Written and directed by Dipesh Jain, the film stars Manoj Bajpayee as Khuddoos, a loner who barely leaves his home, obsessed instead with spying on his neighbors through strategically placed cameras. But this is not about sexual perversion. Khuddoos watches as the folks around him go about their empty, miserable lives. At one point he becomes fixated with saving a young boy, the son of a local butcher, from daily abuse.

This track involving the boy, Idu, runs parallel to Khudoos’ own story. Bit by bit both narratives unravel. But saying any more about the plot would risk giving away its twist, which, to be honest, you might guess quite early on. Even if you’ve figured it out, the haunting performance by Manoj Bajpayee at the center of this film will keep you invested in the story.
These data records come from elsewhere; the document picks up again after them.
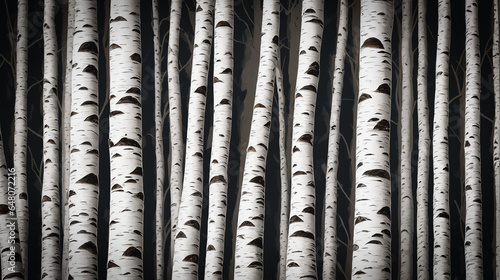 Birch grove, abstract natural background, illustration.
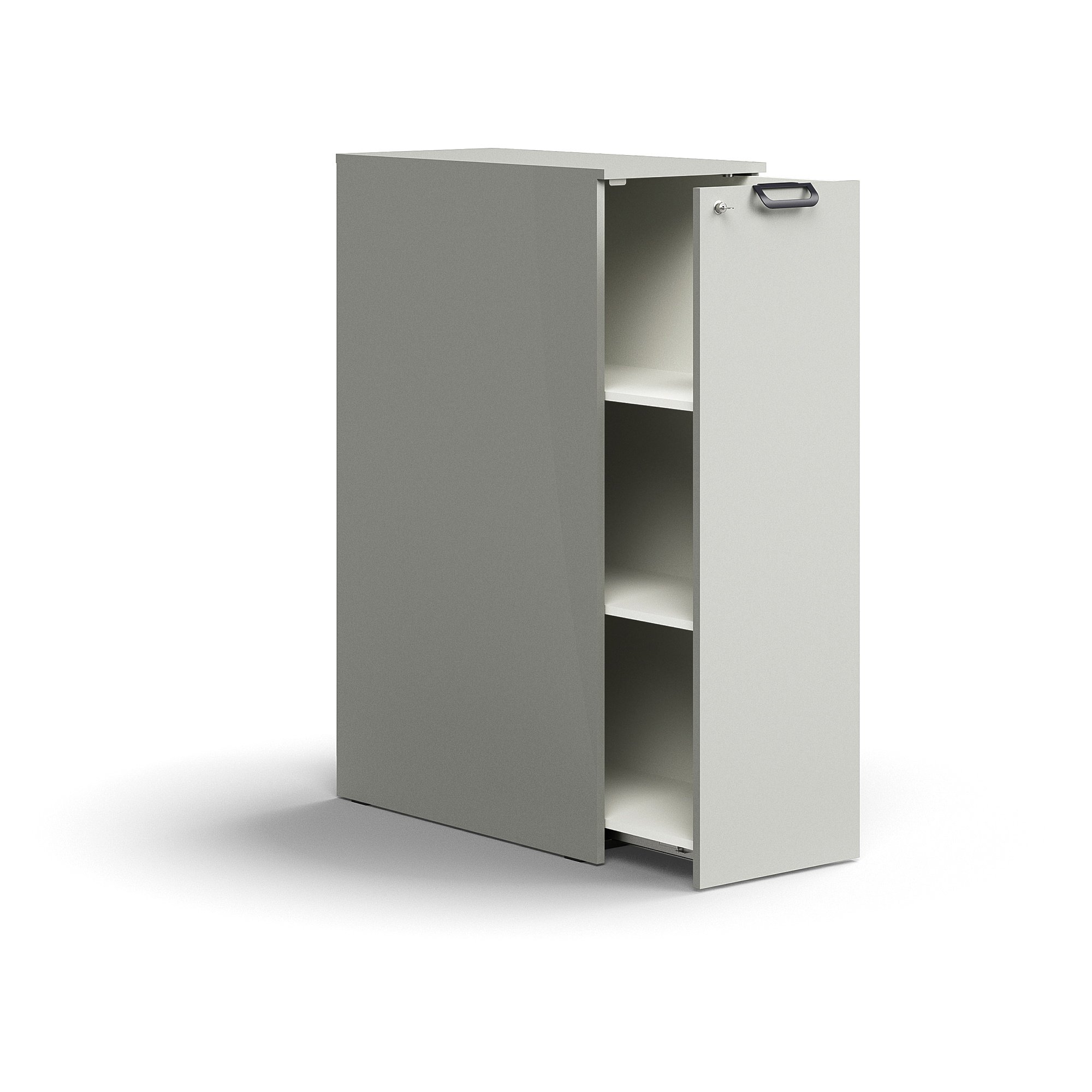 Výsuvná skříňka QBUS, pravá, s úchytkou, 1250x400x800 mm, světle šedá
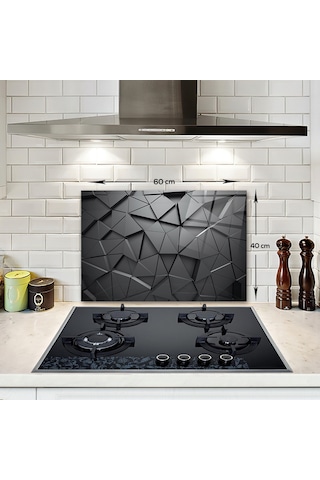 Decorita Antrasit Kristal | Cam Ocak Arkası Koruyucu |40cm x 60cm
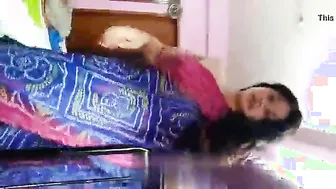 Saree Wife Teasing Her Man During Naughty Video Call Session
Manoj conveys Khuddoos’ growing paranoia and his deteriorating mental condition with great sensitivity. This is a performance with virtually no trace of artifice or showboating. Slowly and skillfully he constructs a convincing portrait of a man retracting from the world, trapped in his own mind. A terrific scene in which Khuddoos steps out of the maze of purani Dilli, only to be overwhelmed by the sights and sounds of the ‘real world’, is especially heartbreaking.

The rest of the cast is also strong. Neeraj Kabi plays a brutal father, but brings layers to the character that help you somehow understand him even if it’s hard to forgive his actions. Shahana Goswami delivers an empathetic turn as Idu’s loving mother, and Om Singh in the role of Idu, nicely conveys the vulnerability and complexity of a boy exposed to way more than he should be at his age. In a small role as Khuddoos’ only friend, Ranvir Shorey brings respite in an otherwise intense track.

The film’s excellent camerawork, sound design, and production design complement the storytelling to give the feeling of a world impossible to escape from. Gali Guleiyan demands patience, and a stomach for its unrelenting grimness and claustrophobia. It isn’t always an easy film to watch given its meditative pace, and the overarching message is important but feels a tad simplistic.

Nevertheless the film’s merits far outnumber its hiccups. For Manoj Bajpayee’s performance alone, unforgettable as a man hanging on to his sanity by a thread, the film deserves to be seen.

I’m going with three-and-a-half out of five.